==== LISTED RECORDS

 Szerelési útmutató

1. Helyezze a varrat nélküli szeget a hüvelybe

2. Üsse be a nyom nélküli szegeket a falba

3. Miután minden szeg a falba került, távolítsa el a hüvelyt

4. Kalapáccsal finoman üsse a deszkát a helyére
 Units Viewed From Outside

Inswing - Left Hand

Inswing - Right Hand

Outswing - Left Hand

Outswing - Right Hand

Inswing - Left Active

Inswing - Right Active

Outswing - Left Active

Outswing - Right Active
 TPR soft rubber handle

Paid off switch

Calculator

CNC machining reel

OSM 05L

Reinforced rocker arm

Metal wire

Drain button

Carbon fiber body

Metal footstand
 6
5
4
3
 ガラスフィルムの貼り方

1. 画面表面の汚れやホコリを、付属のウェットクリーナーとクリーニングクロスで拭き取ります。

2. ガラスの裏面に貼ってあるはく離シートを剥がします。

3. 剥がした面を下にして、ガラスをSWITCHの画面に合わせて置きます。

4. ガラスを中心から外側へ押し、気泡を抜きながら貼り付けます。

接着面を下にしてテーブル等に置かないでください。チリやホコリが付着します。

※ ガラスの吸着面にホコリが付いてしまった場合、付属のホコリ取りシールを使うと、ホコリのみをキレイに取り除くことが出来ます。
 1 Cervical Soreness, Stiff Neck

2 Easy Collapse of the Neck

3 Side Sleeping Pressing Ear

========

* **WHAT NEEDS TO BE DONE**: Where a line in the material above holds "falba", copy that line.

* **YOUR RESPONSE**:
2. Üsse be a nyom nélküli szegeket a falba
3. Miután minden szeg a falba került, távolítsa el a hüvelyt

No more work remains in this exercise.